Tasks and exercises
[A] From the article on Lune's Sydney opening, return the passage between "December 09, 2024" and "croissants a day.", inclusive.
[B] In the article on Lune's Sydney opening, how large is the warehouse that houses the bakery?

Passage provided
=== Begin Enclosure ===

Exciting reason hundreds are lining up down Sydney street right now

December 09, 2024
Iconic Melbourne bakery Lune that sells 35,000 croissants a day has finally brought its world-famous pastries to Sydney, with hundreds of foodies lining up to get a taste of the action

With hundreds of foodies waiting to sample the world-famous pastries, Sydney has finally welcomed the iconic Melbourne bakery Lune, which sells 35,000 croissants a day.

The 'ideal' croissant, as the New York Times puts it, is the creation of Melbourne-born baker Kate Reid.

After five years of waiting, the croissanterie's Sydney location finally opened for business on Saturday, December 7, in Rosebery's Engine Yards Precinct.

A Sydney branch was due to launch in August 2021, but problems on the construction site slapped the brakes on its interstate expansion.

Now, the bakery is located in a 400-square-metre warehouse where customers can see chefs crafting the croissants in real time.

A surprise second Lune location is also open inside the Martin Place metro station - with Sydneysiders already braving the stormy weather to get a taste of the croissants.

'I've never tasted a better pastry - and I've been on food tours around Europe,' a fan raved online.

'Getting to eat a Lune croissant is the only reason I wake up in the morning,' another joked.
The Rosebery location has a six-by-six metre glass cube which is temperature-controlled to the perfect temperature for baking croissants.

=== End Enclosure ===

Information shown
=== Begin Enclosure ===

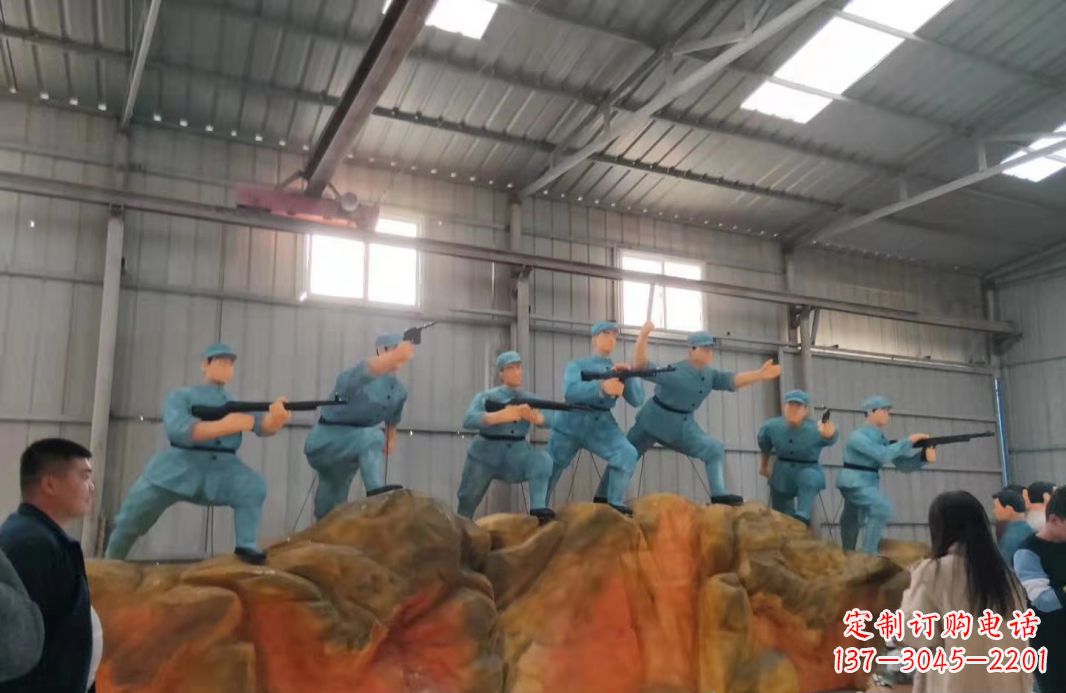 云南玻璃钢仿真抗战英雄人物雕塑广场景观雕塑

=== End Enclosure ===

Results of the tasks
[A]
December 09, 2024
Iconic Melbourne bakery Lune that sells 35,000 croissants a day has finally brought its world-famous pastries to Sydney, with hundreds of foodies lining up to get a taste of the action

With hundreds of foodies waiting to sample the world-famous pastries, Sydney has finally welcomed the iconic Melbourne bakery Lune, which sells 35,000 croissants a day.

[B] 400 square meters.